22Squared has a long track record of successful promotional campaigns for U.S. companies and tourism ventures, including Marriott, Toyota, the “VisitFlorida” campaign, and the popular restaurant chain Buffalo Wild Wings. According to 22Squared’s director of corporate communications, Julianna Bowman, using the company’s “friendship model” strategy, the company aims to attract potential clients by engaging them, versus a force-feeding approach. Bowman said that one of 22Squared’s most successful campaigns is Buffalo Wild Wings. Since they began working together, the number of Buffalo Wild Wings friends on the social networking site Facebook has increased from 70,000 to over 3.8 million.
“On social network sites, some company pages are more popular than others because they talk to you more like a friend than a brand, and that is the way we try to approach any consumer,” Bowman said. “Instead of talking at them, we like to listen and make sure we talk to them. We engage them on topics that they are interested in.”
But taking on Costa Rica will present a new challenge for the company. Instead of promoting a product, company or restaurant, they are now faced with the task of attracting more people to an already very popular country.
“The numbers are through the roof as far as positive attributes and association with Costa Rica. It’s eco-friendly, it’s educational, it’s affordable, it’s so many things that are right on trend for [North] Americans right now,” said Phil Heuring, vice president and director of brand planning at 22Squared. “But making it accessible and making it happen, like ‘Why this year?’ and ‘Why now,’ and getting people to book vacations there; we think of it as both an opportunity and a challenge.”
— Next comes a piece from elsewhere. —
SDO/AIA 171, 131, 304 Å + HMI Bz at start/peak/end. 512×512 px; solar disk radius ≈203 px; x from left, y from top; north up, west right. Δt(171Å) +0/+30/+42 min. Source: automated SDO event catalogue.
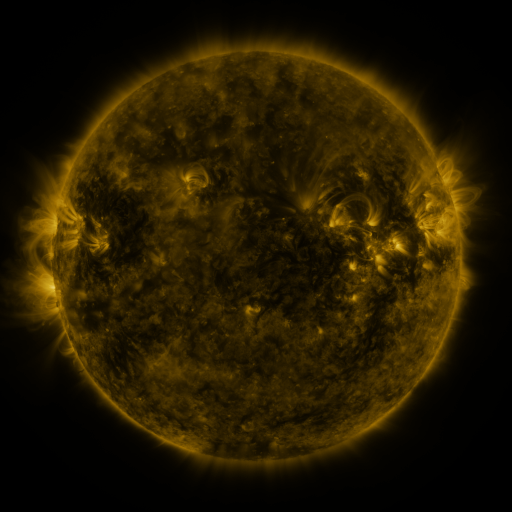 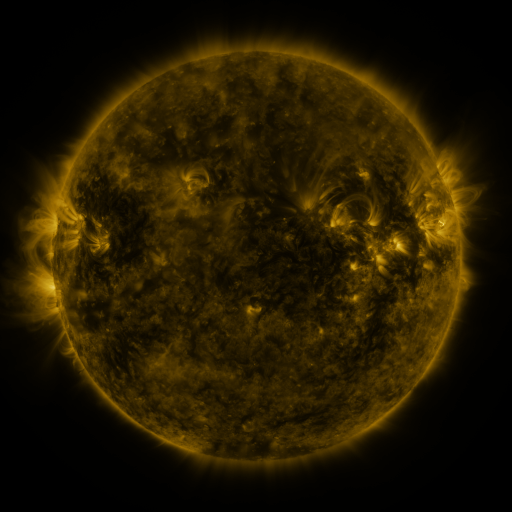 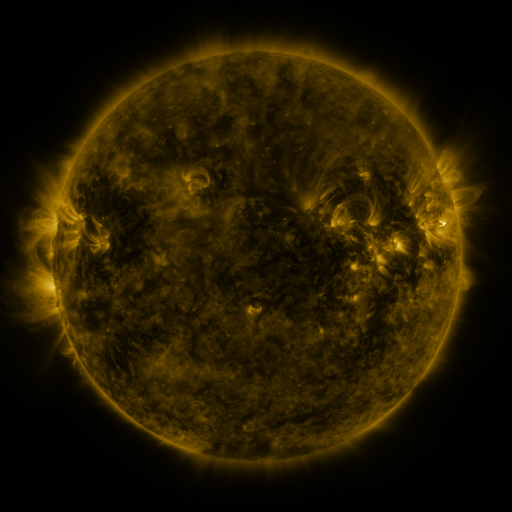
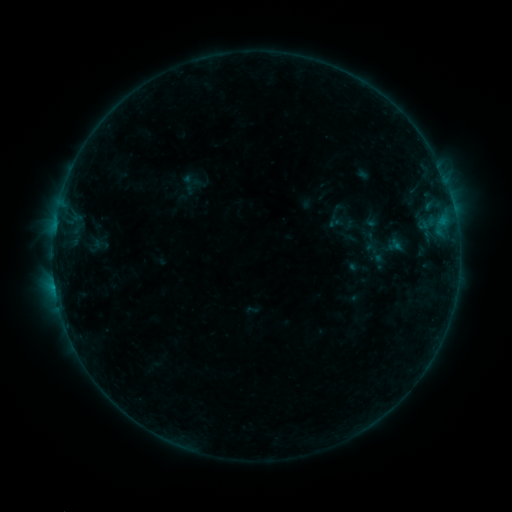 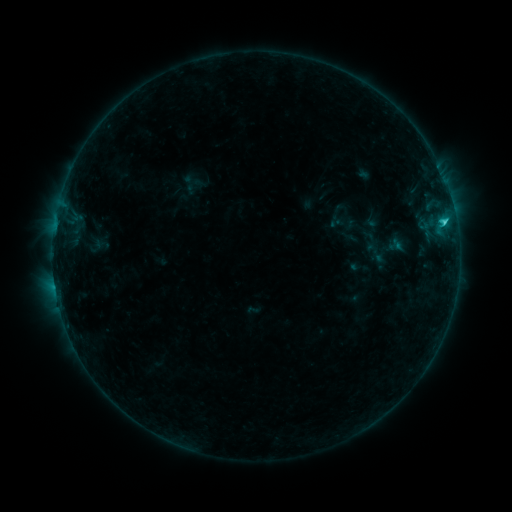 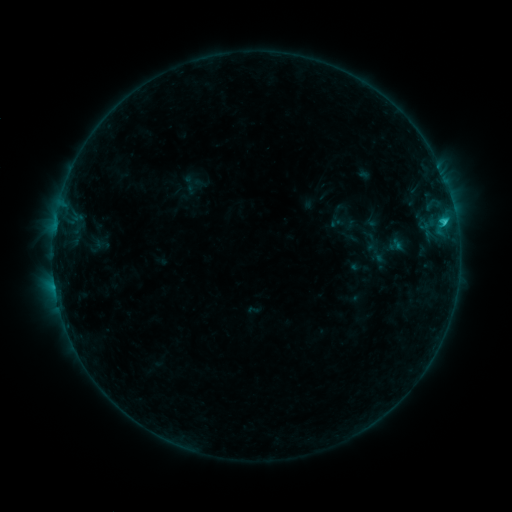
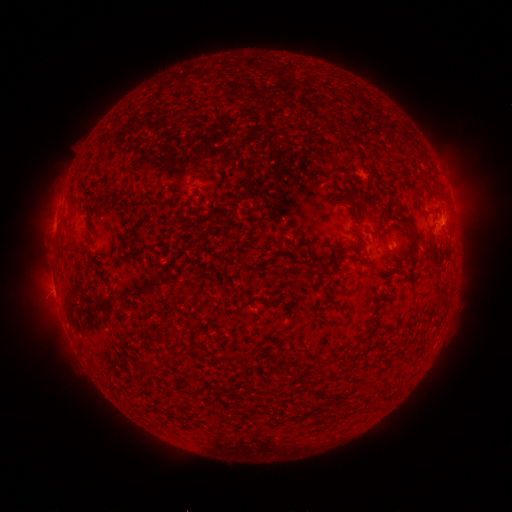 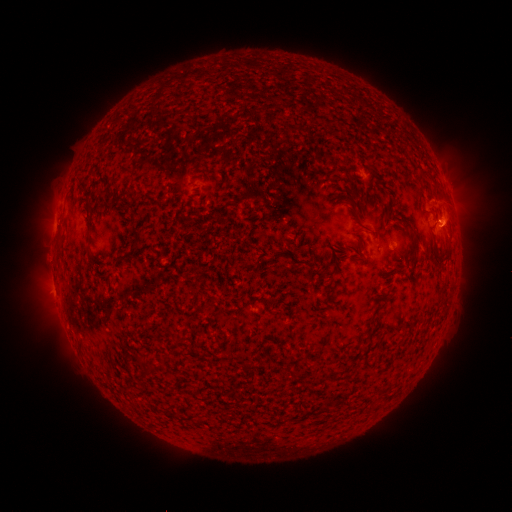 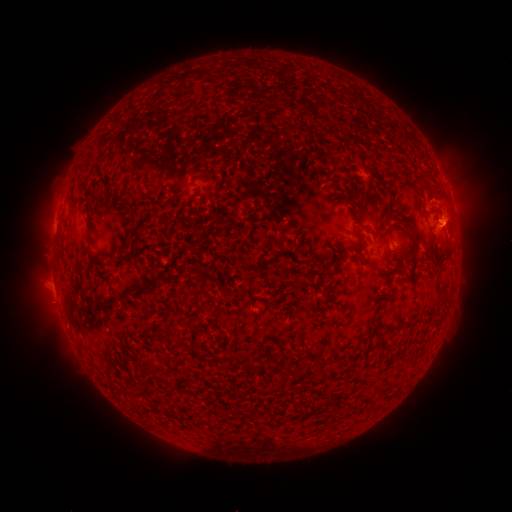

Guarding the Costa Rica Brand
From “No Artificial Ingredients” to “Pura Vida,” and from health-care tourism to being deemed the “World’s Happiest Country” in 2009 by the Happy Planet Index; Costa Rica has a lot of clout in its brand name.
Last week, Dorie Clark, CEO of Clark Strategic Communications and a marketing strategy consultant, wrote a piece for the online publication The Huffington Post titled “Why Costa Rica is a Winning Brand,” in which she detailed four reasons why Costa Rica had achieved such a stellar international reputation. Clark wrote:
“Another way that Costa Rica has been successful in the past is ensuring that no side issues (read: civil wars, drug running, or armed gangs) dampen its core brand dominance in ecotourism.”
She added: “No one’s going to be interested in seeing monkeys in the rainforest if they’re afraid of getting kidnapped.”
And therein lies the piece of the Costa Rican brand that remains the most fragile. While someone traveling through the country may not be aware of the swelling national security problems, should they continue to grow, the Costa Rican brand could suffer.
Last year, Costa Rica was added to the U.S. government’s list of the world’s 20 major drug trafficking or producing countries. The list includes Afghanistan, Colombia, Honduras, Mexico and Venezuela (TT Sept. 15, 2010).
In addition to concern over increasing influence of regional drug traffickers, residents say security is their number one concern (TT Jan. 29, 2010).
It will be the containment of these pressing issues that will ultimately be the key to protecting the strength of the Costa Rica brand. Meanwhile, U.S. billboard campaigns will ensure that tourists keep pouring in.